▶ **REQUIREMENT 1**:
Can you copy the records word for word, starting at the line that contains "What is the span" and running through the last line of the records, with both ends included?

▶ **SOURCE PASSAGE**:
● ● ● ● ●
With no revenue from taxation, and with the disastrous effects of the wholesale issue of paper money before it, the Confederate government made every effort to borrow money by the issue of bonds. The initial 15-million loan was soon followed by an issue of one hundred millions in bonds, which it was, however, difficult to place. This was followed by even larger loans. The bonds rapidly fell in value, and were quoted during the war at approximately the value of the paper money, in which medium they were paid for by subscribers. To avoid this circumstance a system of produce loans was devised by which the bonds were subscribed for in cotton, tobacco and food products. This policy was subsequently enlarged, and enabled the government to secure at least a part of the armies’ food supplies. But the bulk of the subscriptions for these bonds was made in cotton, for which the planters were thus enabled to find a market.

It was hoped to keep the currency within bounds by holders of paper money exchanging it for bonds, which the law allowed and encouraged, but as notes and bonds fell in value simultaneously, there was no inducement for holders to make that exchange. On the contrary, a note-holder had an advantage over a bond-holder, in that he could use his currency for speculation or for purchases in general. In the autumn of 1862 the Confederate law attempted to compel note-holders to fund their notes in bonds, in order thereby to reduce the redundancy of the currency and lower prices. Disappointed in the result of this legislation, the Congress, in February 1864, went much farther in the same direction by passing a law requiring note-holders to fund their notes before a certain date, after which notes would be taxed a third or more of their face value. This drastic measure was accepted as meaning a partial repudiation of the Confederate debt, and though it for the time reduced the currency outstanding and lowered prices, it wrecked the government’s credit, and made it impossible for the Treasury to float any more loans. During the last months of the war the Treasury led a most precarious existence, and its actual operations can only be surmised.
● ● ● ● ●
▶ **REQUIREMENT 2**:
Would you write the next part of the passage on Confederate war finance, picking up right after its final sentence?

▶ **TASK INPUT**:
● ● ● ● ●
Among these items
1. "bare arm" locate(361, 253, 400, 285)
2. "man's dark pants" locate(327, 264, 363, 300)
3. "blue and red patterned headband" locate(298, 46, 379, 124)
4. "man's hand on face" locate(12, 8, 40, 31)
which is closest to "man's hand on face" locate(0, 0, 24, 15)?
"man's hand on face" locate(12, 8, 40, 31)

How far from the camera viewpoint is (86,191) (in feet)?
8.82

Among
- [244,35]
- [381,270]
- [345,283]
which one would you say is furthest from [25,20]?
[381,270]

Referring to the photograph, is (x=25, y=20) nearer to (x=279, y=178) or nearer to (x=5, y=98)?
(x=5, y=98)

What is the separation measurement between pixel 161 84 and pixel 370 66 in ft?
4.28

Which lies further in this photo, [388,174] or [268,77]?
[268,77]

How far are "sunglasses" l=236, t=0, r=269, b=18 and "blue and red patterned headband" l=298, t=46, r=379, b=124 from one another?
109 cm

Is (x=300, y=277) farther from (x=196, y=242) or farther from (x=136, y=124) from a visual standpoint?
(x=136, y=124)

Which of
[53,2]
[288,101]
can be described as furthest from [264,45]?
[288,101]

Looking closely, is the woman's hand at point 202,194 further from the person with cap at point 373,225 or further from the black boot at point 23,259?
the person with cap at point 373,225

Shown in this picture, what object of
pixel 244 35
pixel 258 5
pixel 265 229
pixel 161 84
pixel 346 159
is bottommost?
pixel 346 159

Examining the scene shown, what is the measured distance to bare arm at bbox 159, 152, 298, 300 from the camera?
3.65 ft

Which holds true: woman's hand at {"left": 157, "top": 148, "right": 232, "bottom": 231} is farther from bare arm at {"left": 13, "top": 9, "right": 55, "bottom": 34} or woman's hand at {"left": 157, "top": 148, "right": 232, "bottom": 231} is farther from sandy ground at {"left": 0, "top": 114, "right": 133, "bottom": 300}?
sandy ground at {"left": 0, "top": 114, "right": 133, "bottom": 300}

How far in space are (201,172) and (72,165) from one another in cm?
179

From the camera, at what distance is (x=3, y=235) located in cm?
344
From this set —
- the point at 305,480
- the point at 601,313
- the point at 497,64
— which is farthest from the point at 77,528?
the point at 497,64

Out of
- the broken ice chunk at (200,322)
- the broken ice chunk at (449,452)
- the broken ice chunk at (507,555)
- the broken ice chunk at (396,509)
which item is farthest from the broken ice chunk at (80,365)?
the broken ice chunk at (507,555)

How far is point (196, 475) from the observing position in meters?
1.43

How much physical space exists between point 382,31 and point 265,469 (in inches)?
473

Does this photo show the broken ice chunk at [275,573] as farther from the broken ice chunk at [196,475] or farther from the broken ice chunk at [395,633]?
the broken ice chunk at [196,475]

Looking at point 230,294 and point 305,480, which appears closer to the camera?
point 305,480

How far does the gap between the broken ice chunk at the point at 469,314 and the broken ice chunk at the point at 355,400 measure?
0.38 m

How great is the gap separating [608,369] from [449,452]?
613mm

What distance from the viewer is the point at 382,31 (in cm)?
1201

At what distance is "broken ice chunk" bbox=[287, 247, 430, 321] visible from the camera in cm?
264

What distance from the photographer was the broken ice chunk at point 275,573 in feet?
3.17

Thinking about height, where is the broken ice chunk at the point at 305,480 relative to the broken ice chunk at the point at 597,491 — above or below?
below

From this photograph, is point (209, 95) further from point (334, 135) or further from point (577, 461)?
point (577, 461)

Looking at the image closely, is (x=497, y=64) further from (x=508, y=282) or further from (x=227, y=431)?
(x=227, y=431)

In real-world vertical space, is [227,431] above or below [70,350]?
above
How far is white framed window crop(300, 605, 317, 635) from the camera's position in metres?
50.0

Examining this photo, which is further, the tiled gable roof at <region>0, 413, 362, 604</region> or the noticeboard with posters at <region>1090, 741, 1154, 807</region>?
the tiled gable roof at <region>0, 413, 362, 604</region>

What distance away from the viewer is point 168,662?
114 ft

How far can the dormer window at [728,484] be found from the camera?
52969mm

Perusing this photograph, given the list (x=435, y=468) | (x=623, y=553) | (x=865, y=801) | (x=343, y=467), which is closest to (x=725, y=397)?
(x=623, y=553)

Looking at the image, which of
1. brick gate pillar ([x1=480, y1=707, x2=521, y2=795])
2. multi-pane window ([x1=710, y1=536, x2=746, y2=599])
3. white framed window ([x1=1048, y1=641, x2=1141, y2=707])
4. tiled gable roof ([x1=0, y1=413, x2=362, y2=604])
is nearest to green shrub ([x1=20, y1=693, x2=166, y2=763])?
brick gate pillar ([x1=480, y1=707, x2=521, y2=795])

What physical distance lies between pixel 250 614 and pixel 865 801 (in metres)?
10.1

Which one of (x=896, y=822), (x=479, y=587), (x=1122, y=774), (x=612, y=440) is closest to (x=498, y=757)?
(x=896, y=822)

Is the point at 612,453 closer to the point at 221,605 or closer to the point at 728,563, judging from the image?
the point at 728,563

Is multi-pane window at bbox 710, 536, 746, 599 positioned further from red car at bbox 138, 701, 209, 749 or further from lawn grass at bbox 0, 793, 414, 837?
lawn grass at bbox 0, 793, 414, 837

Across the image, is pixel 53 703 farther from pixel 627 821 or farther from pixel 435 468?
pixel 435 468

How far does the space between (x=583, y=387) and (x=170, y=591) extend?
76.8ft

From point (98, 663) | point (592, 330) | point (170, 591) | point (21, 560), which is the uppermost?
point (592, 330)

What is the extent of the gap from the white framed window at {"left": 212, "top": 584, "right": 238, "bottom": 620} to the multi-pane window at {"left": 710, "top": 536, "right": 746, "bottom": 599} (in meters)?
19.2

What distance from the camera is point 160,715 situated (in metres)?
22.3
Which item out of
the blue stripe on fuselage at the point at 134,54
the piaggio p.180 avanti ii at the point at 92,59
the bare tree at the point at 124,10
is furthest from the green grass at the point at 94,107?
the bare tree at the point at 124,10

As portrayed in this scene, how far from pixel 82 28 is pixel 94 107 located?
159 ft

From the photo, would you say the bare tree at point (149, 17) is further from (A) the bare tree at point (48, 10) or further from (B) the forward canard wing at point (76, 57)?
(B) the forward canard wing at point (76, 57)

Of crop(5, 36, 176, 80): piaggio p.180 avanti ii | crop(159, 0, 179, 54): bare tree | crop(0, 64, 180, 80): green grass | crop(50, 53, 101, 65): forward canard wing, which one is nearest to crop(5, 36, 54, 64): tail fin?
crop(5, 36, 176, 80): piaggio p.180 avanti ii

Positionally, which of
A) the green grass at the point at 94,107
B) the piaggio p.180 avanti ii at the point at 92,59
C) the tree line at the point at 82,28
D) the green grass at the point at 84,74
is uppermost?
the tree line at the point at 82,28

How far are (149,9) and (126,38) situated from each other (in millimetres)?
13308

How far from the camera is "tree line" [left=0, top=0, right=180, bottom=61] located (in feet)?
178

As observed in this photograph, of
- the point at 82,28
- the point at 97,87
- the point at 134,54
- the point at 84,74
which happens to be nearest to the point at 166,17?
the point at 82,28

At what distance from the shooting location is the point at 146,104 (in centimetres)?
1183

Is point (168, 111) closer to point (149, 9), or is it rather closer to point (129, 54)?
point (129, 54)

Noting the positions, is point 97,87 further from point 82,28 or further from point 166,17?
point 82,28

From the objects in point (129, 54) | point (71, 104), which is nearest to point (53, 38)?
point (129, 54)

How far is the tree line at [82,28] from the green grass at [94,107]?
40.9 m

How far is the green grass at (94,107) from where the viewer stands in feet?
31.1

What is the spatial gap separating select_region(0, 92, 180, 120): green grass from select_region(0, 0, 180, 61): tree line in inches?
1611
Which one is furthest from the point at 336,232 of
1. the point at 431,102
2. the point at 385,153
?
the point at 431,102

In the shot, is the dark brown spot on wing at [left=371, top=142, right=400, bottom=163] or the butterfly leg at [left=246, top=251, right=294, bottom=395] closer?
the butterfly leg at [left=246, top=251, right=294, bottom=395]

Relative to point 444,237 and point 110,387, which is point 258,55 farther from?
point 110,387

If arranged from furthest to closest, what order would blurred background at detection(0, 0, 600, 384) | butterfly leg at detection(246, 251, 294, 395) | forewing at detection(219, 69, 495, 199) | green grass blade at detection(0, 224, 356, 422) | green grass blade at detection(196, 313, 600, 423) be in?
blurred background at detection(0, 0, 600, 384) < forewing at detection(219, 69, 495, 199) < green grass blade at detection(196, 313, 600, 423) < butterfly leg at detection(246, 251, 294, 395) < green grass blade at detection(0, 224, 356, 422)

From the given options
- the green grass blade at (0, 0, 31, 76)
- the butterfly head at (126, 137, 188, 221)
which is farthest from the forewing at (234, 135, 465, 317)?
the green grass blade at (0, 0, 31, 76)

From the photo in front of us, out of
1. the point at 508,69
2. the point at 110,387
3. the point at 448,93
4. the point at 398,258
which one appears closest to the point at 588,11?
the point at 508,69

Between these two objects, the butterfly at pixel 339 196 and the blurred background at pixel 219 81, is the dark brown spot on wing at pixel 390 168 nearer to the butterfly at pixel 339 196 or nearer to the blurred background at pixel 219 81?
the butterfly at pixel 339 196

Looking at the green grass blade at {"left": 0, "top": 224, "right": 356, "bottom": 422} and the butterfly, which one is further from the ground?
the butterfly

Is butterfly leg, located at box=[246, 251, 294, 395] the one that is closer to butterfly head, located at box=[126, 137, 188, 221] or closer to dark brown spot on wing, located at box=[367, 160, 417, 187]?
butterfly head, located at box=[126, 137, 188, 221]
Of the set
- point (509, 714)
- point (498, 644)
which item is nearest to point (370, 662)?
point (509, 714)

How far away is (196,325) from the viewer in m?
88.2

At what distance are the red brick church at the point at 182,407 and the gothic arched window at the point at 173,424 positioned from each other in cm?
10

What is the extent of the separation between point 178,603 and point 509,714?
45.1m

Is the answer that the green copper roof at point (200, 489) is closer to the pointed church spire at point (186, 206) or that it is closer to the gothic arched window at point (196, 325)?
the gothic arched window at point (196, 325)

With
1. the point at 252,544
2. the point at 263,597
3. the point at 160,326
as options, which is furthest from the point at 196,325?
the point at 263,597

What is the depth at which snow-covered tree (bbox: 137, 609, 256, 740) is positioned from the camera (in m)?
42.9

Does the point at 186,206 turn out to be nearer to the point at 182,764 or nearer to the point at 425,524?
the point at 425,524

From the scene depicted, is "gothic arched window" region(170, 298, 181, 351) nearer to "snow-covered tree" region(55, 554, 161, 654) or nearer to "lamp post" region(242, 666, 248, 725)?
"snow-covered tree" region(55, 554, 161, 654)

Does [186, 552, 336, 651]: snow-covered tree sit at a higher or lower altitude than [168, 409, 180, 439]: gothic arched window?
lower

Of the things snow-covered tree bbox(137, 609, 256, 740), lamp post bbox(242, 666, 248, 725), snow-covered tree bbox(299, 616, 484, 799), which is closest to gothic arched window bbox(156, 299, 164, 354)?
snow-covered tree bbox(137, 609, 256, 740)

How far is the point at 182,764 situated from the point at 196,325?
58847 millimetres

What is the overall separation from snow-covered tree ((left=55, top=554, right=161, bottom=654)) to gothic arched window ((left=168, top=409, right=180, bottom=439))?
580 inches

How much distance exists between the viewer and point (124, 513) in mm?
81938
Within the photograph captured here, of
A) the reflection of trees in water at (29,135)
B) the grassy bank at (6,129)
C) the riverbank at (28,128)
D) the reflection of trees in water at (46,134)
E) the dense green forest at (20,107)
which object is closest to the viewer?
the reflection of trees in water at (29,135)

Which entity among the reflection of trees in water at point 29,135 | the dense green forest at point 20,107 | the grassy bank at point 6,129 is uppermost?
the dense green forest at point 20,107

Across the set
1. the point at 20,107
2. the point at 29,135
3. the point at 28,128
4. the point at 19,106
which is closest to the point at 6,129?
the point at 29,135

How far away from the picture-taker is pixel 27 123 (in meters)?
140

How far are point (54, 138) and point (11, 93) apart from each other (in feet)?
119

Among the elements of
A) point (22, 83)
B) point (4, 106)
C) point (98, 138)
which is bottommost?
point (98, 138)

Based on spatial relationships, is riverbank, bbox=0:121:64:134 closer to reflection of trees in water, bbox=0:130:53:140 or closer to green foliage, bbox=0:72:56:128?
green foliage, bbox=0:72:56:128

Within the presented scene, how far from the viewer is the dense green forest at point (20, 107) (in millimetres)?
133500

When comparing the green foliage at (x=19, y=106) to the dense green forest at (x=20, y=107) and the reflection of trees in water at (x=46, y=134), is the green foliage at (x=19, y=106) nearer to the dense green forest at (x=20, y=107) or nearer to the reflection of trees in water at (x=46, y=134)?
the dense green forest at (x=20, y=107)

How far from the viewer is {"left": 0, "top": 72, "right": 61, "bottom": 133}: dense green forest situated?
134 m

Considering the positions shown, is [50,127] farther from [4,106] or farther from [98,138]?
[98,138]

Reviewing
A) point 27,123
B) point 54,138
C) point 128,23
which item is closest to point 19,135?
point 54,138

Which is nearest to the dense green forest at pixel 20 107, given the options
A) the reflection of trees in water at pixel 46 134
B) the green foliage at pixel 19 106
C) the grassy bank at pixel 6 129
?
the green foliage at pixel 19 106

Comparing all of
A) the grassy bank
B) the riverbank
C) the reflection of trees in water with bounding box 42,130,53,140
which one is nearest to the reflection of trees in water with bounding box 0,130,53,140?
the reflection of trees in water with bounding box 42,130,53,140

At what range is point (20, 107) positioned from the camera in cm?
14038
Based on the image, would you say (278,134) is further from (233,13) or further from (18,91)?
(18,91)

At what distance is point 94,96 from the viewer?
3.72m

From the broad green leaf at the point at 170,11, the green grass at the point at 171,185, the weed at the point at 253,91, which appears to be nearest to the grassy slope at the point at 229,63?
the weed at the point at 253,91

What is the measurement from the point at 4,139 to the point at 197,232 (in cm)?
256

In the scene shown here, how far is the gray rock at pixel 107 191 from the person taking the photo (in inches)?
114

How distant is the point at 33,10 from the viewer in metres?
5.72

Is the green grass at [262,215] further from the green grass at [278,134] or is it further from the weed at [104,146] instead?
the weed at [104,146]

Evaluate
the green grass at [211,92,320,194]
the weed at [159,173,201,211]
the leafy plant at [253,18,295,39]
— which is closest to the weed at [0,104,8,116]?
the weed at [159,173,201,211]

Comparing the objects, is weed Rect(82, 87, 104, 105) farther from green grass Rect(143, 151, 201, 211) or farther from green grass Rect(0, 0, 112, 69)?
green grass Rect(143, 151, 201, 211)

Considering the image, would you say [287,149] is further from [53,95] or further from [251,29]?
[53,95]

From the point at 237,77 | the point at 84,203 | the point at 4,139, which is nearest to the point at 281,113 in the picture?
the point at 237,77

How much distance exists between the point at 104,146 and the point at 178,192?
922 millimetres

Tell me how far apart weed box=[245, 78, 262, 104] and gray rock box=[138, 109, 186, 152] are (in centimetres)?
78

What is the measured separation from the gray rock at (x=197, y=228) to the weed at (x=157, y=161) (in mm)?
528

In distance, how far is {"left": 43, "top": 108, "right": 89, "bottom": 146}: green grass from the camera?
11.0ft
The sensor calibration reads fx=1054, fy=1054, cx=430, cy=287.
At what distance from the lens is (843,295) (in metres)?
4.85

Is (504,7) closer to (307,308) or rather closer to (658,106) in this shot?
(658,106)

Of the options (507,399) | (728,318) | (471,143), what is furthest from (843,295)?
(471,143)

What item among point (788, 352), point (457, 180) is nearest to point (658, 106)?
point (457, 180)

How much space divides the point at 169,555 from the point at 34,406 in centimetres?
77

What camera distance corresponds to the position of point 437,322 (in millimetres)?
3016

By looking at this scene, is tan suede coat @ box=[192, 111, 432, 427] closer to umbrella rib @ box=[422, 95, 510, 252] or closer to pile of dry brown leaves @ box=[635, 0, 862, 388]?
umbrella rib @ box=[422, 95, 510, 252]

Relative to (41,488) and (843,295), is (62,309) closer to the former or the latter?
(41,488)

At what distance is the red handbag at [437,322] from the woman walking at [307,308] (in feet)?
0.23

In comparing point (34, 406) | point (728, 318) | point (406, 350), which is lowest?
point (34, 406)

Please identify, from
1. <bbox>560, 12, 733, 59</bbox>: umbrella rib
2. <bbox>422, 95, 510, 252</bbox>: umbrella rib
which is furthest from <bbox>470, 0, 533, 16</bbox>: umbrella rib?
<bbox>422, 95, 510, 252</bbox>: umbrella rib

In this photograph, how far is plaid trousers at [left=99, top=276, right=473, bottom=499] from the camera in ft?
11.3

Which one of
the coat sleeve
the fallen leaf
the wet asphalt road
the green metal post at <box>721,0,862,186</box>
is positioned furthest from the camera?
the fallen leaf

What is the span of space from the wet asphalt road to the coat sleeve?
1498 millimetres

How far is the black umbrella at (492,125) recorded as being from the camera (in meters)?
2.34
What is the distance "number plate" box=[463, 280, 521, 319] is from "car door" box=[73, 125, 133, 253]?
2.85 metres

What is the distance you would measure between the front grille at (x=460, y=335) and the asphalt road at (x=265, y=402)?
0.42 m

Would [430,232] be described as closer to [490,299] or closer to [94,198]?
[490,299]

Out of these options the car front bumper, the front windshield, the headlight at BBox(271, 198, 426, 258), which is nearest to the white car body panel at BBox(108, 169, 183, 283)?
● ● ● ● ●
▶ **TASK RESULT 1**:
What is the span of space from the wet asphalt road to the coat sleeve?
1498 millimetres

How far is the black umbrella at (492,125) recorded as being from the camera (in meters)?
2.34
What is the distance "number plate" box=[463, 280, 521, 319] is from "car door" box=[73, 125, 133, 253]?
2.85 metres

What is the distance you would measure between the front grille at (x=460, y=335) and the asphalt road at (x=265, y=402)?
0.42 m

Would [430,232] be described as closer to [490,299] or closer to [94,198]?
[490,299]

Out of these options the car front bumper, the front windshield, the headlight at BBox(271, 198, 426, 258), which is nearest to the white car body panel at BBox(108, 169, 183, 283)?

▶ **TASK RESULT 2**:
During the entire war the notion that the South possessed a most efficient engine of war in its monopoly of cotton buoyed up the hopes of the Southerners. The government strained every effort to secure recognition of the Confederacy as a nation by the great powers of Europe. It also more successfully secured foreigners’ financial recognition of the South by effecting a foreign loan based on cotton. This favourite notion was put into practice in the spring of 1863. The French banking house of Erlanger & Company undertook to float a loan of £3,000,000, redeemable after the war in cotton at the rate of sixpence a pound. As cotton at the time was selling at nearly four times that figure and would presumably be quoted far above sixpence long after the establishment of peace, the bonds offered strong attractions to those speculatively inclined and in sympathy with the Southern cause. The placing of the bonds in Europe was mismanaged by the Confederate agents, but notwithstanding a considerable sum was secured from the public and used for the purchase of naval and military stores. At the close of the war these foreign bonds were ignored by the re-established Federal authorities like all the other bonds of the Confederate government. Compared with the partial success of this financial recognition by Europe, the South conspicuously failed in securing the political recognition of the Confederate government. Early in 1861 W. L. Yancey and others went to Europe to enlist the sympathy of foreign governments in the Southern cause. J. M. Mason and John Slidell followed early in 1862, after a short detention by the Federal government, which had removed them from a British vessel en route to Europe. Though these Confederate commissioners made every effort to induce foreign governments, especially those of Great Britain and France, to recognize the Confederacy, they were foiled in their efforts, largely by the skill and persistence of the Federal minister in London, Charles Francis Adams.

The political history of the Confederate States is the culmination of an inevitable conflict, the beginnings of which are found in the earlier history of the Union. The financial and industrial history of the South during 1861 to 1865 is the story of a struggle with overwhelming odds. The mistakes of the Confederate government’s policy are overshadowed by its desperate efforts to maintain itself against the irresistible attacks of the North. In making that effort the South sacrificed everything, and emerged from the war a financial and industrial wreck.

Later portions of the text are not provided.